*Aufgaben:*
A. Übersetzen Sie den Satz „Auf das Fehlen eines sachlichen Grundes kommt es nicht an.“ aus dem Textauszug ins Englische.
B. Schreiben Sie aus dem Textauszug alles von „1. Die im letzten“ bis hinunter zu „es nicht an.“ wortgetreu ab.
C. Von welchem Datum stammt laut Textauszug die Nichtverlängerungsmitteilung?

II. Die Klage ist auch begründet. Das zwischen den Parteien bestehende Arbeitsverhältnis ist weder durch Befristung noch infolge der Nichtverlängerungsmitteilung vom 8. 9. 1993 zum 15. 8. 1994 beendet worden.

1. Die im letzten Arbeitsvertrag der Parteien vereinbarte Befristung ist schon wegen Verletzung der Beteiligungsrechte des zuständigen Personalrats unwirksam. Nach § 72 I 1 Nr. 1 und S. 2 des NWPersVG hat der Personalrat unter anderem bei der Befristung von Arbeitsverhältnissen nicht oder nicht überwiegend künstlerisch tätiger Mitarbeiter mitzubestimmen. Zu diesem Personenkreis gehört der Kl. Eine Beteiligung des zuständigen Personalrats ist vor Abschluß des letzten befristeten Arbeitsverhältnisses unterblieben. Die Verletzung dieses Mitbestimmungsrechts führt nach der st. Rspr. des Senats (BAGE 76, 234 (243) = NZA 1994, 1099 = AP Nr. 9 zu § 72 NWPersVG mit zust. Anm. Plander) stets zur Unwirksamkeit der Befristung. Auf das Fehlen eines sachlichen Grundes kommt es nicht an.

*Bereitgestellte Angaben:*
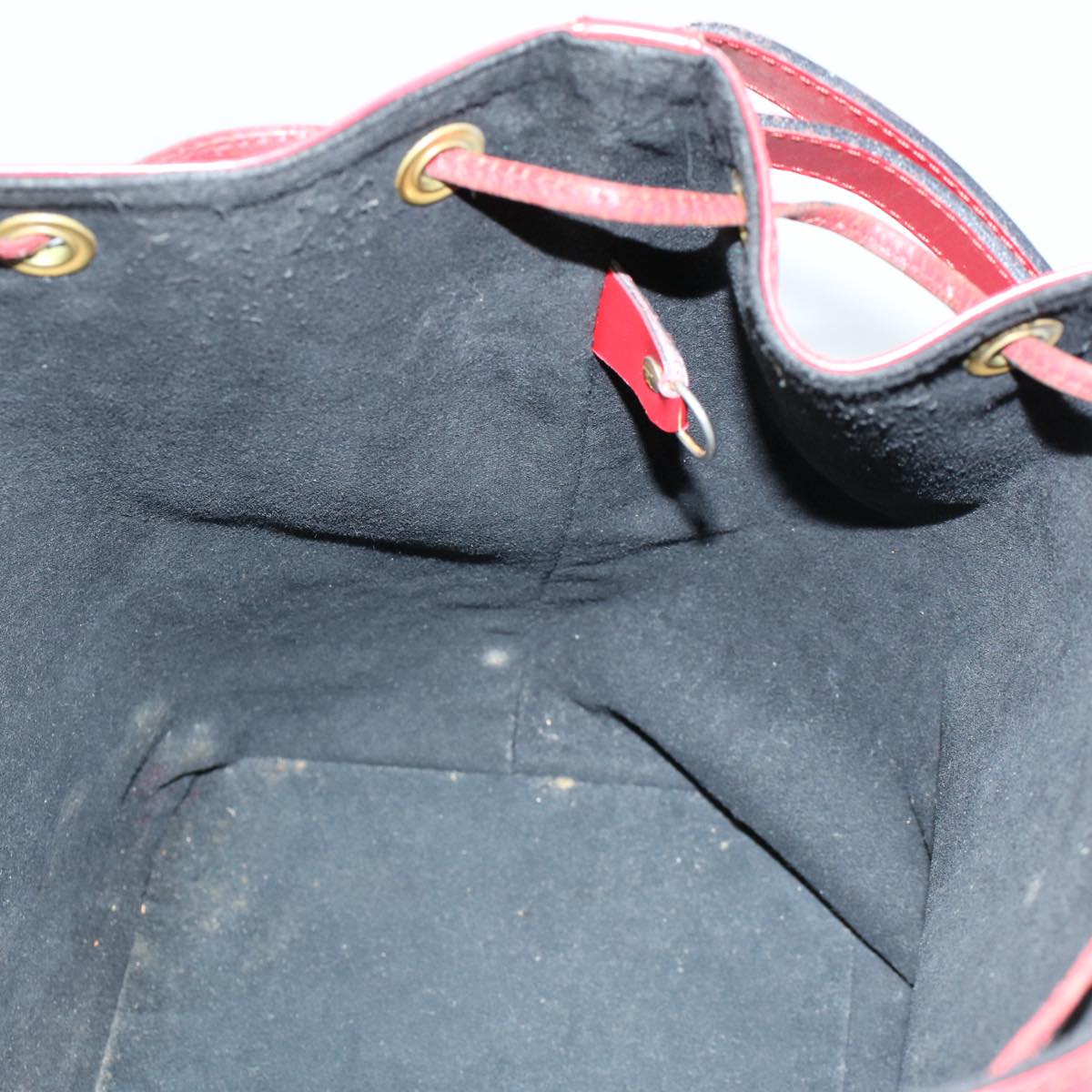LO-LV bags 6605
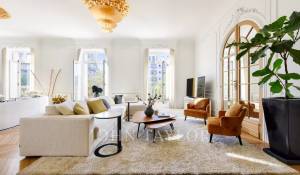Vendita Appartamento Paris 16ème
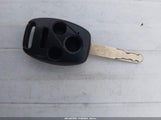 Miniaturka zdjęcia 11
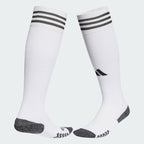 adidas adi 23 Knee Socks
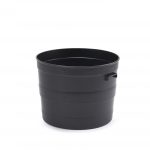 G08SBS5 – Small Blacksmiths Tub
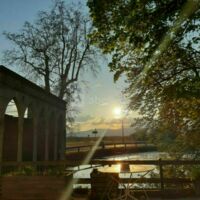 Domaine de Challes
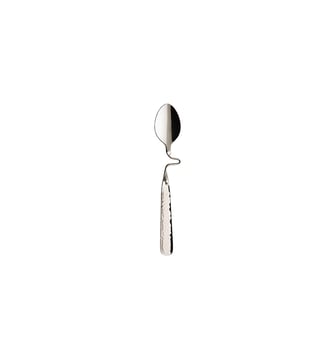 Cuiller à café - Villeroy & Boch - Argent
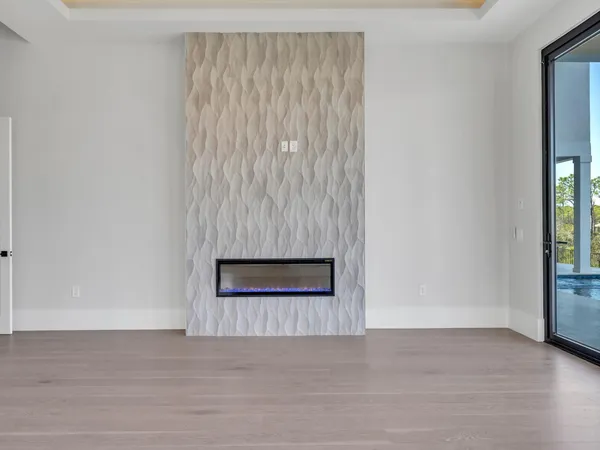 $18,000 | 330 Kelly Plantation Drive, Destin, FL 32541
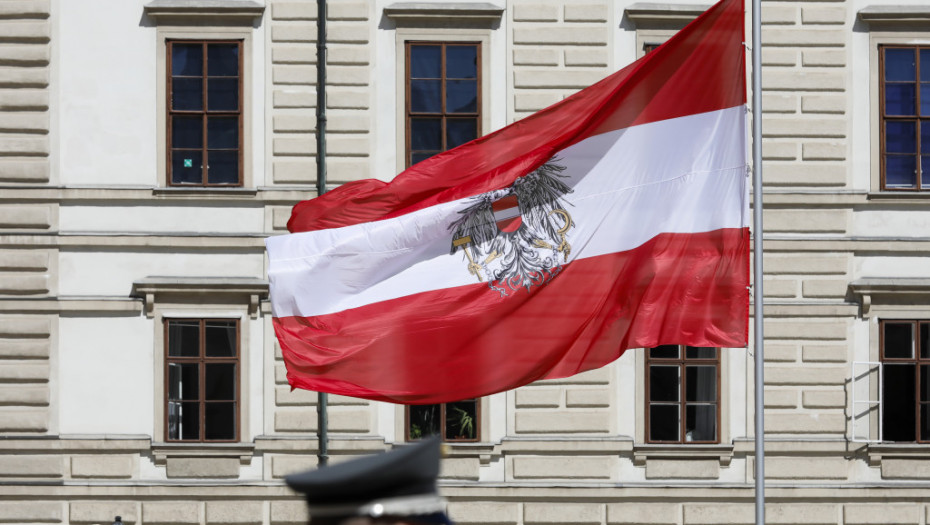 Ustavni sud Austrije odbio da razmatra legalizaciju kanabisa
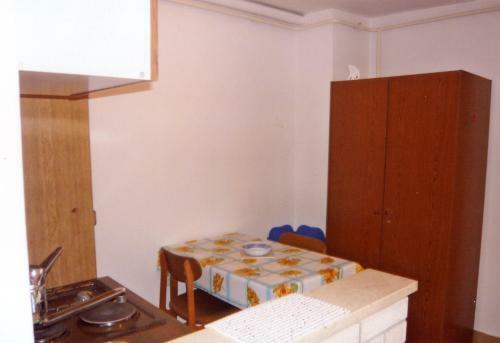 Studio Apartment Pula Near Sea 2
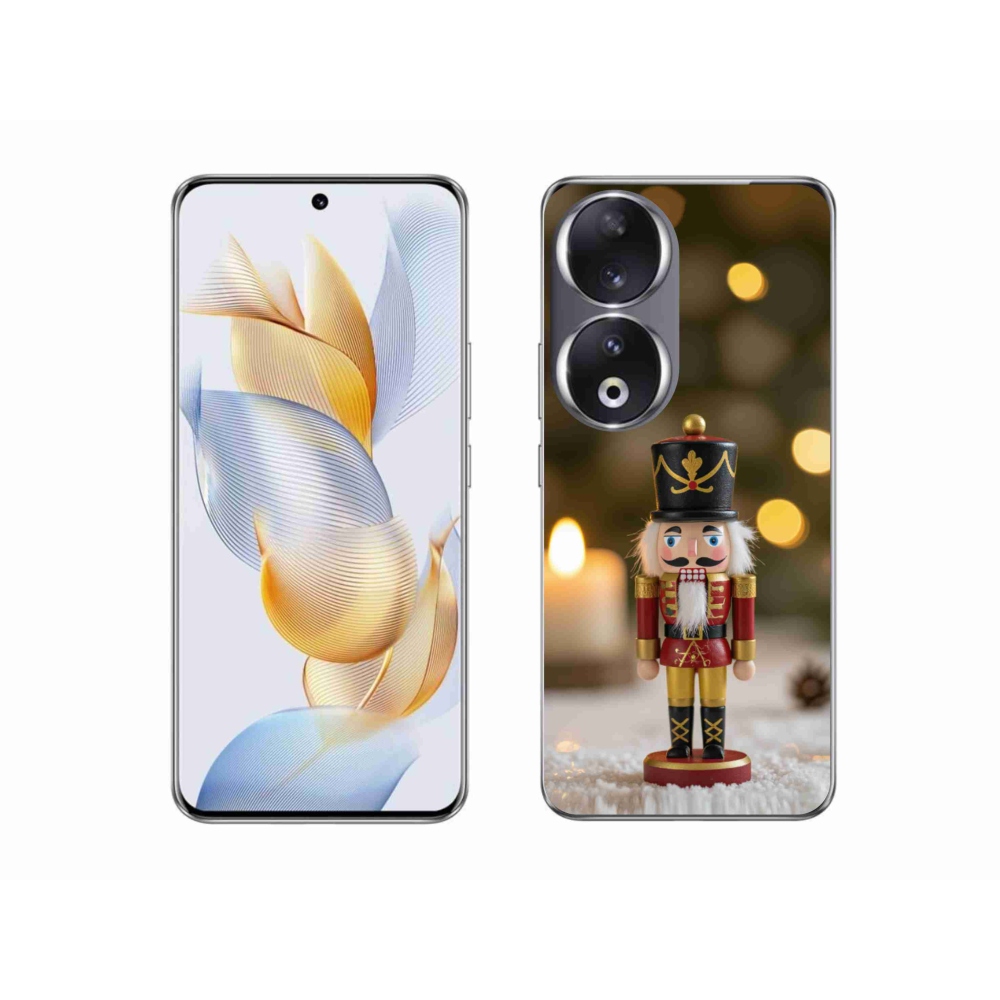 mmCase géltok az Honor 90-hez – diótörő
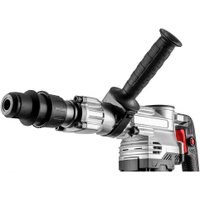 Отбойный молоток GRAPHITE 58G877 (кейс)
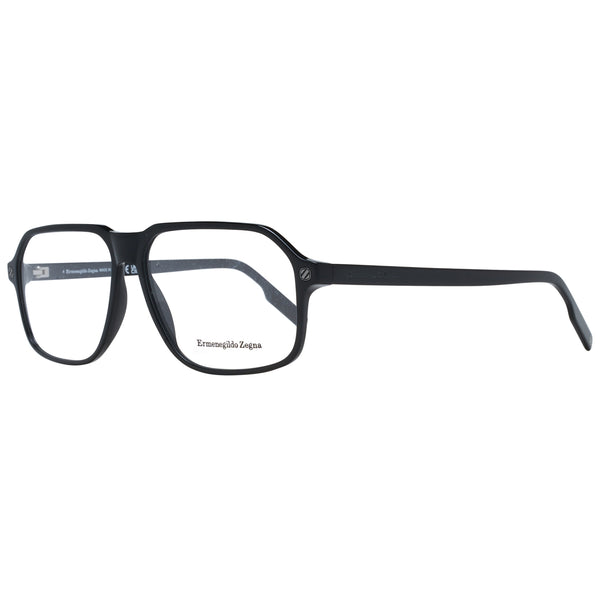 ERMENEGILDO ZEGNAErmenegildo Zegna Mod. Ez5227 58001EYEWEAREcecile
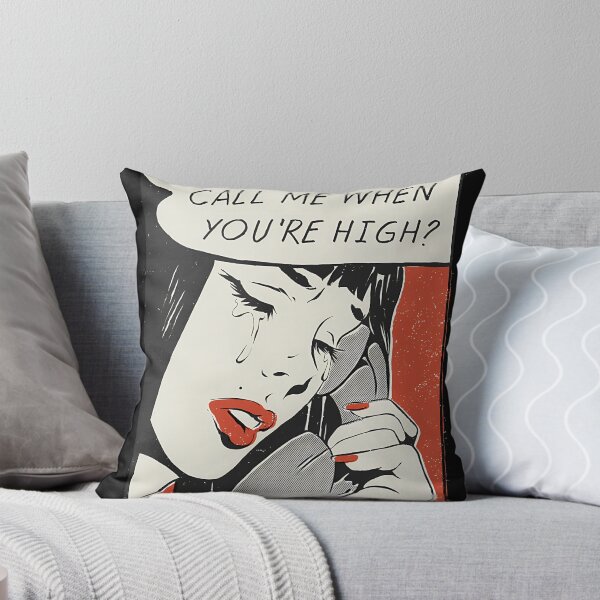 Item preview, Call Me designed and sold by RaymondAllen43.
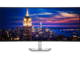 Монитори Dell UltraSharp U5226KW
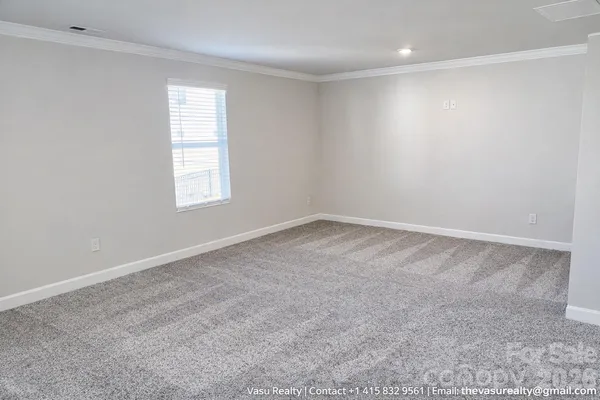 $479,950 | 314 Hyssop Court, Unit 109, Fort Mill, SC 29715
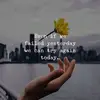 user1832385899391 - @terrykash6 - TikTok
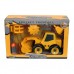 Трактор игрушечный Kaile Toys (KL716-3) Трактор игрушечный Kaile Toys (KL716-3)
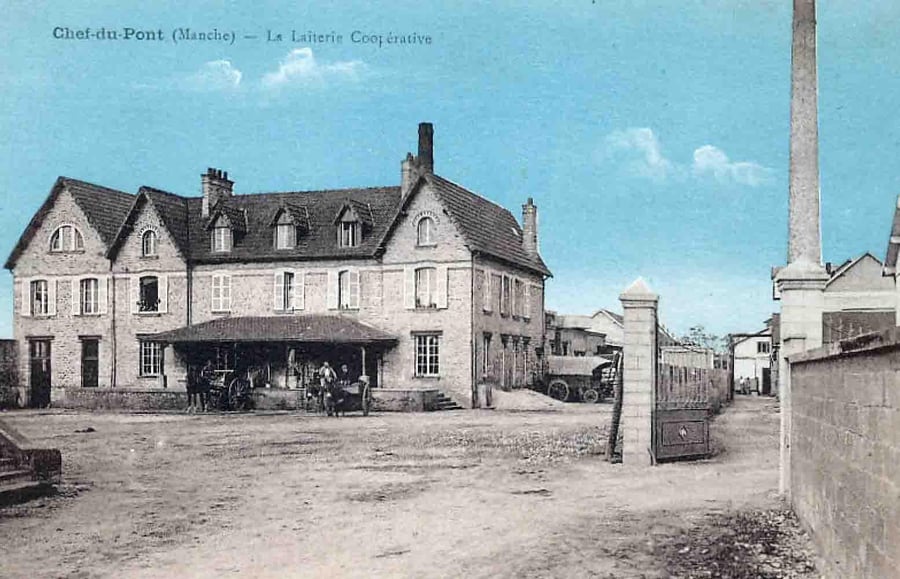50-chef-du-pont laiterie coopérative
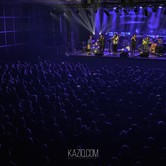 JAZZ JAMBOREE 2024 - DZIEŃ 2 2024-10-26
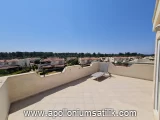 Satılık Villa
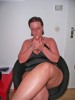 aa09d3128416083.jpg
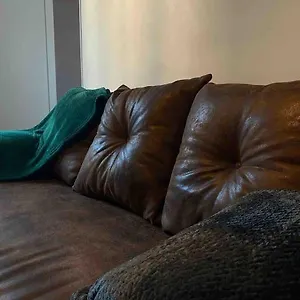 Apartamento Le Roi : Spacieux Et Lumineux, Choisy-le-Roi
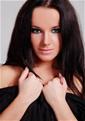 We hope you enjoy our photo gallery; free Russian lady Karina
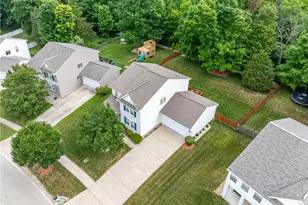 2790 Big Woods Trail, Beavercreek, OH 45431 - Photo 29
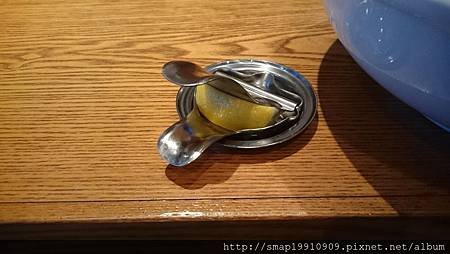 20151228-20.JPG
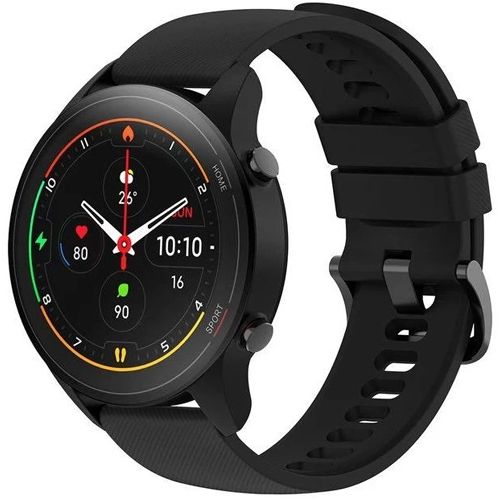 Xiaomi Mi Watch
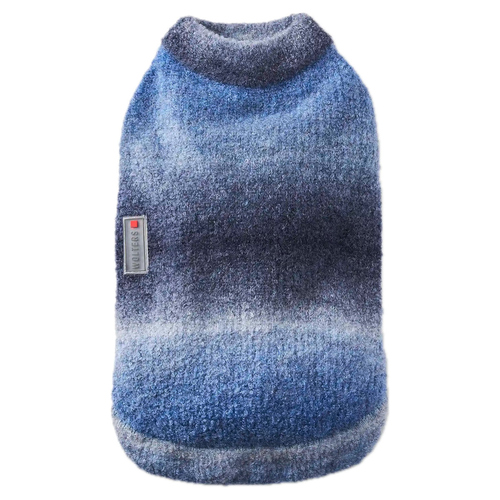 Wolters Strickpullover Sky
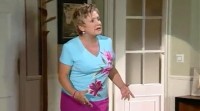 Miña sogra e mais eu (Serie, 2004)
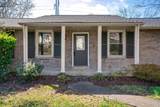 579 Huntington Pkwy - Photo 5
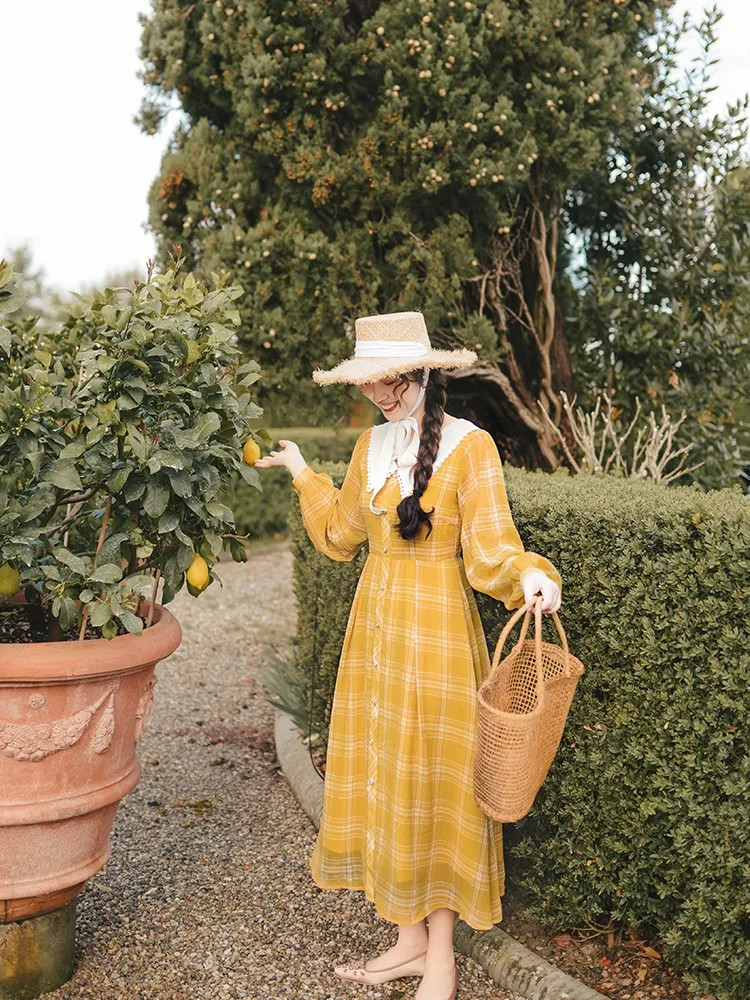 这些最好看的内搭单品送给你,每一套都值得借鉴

*Lösungen der Aufgaben:*
A. The absence of an objective reason is irrelevant.

B.
1. Die im letzten Arbeitsvertrag der Parteien vereinbarte Befristung ist schon wegen Verletzung der Beteiligungsrechte des zuständigen Personalrats unwirksam. Nach § 72 I 1 Nr. 1 und S. 2 des NWPersVG hat der Personalrat unter anderem bei der Befristung von Arbeitsverhältnissen nicht oder nicht überwiegend künstlerisch tätiger Mitarbeiter mitzubestimmen. Zu diesem Personenkreis gehört der Kl. Eine Beteiligung des zuständigen Personalrats ist vor Abschluß des letzten befristeten Arbeitsverhältnisses unterblieben. Die Verletzung dieses Mitbestimmungsrechts führt nach der st. Rspr. des Senats (BAGE 76, 234 (243) = NZA 1994, 1099 = AP Nr. 9 zu § 72 NWPersVG mit zust. Anm. Plander) stets zur Unwirksamkeit der Befristung. Auf das Fehlen eines sachlichen Grundes kommt es nicht an.

C. Vom 8. 9. 1993.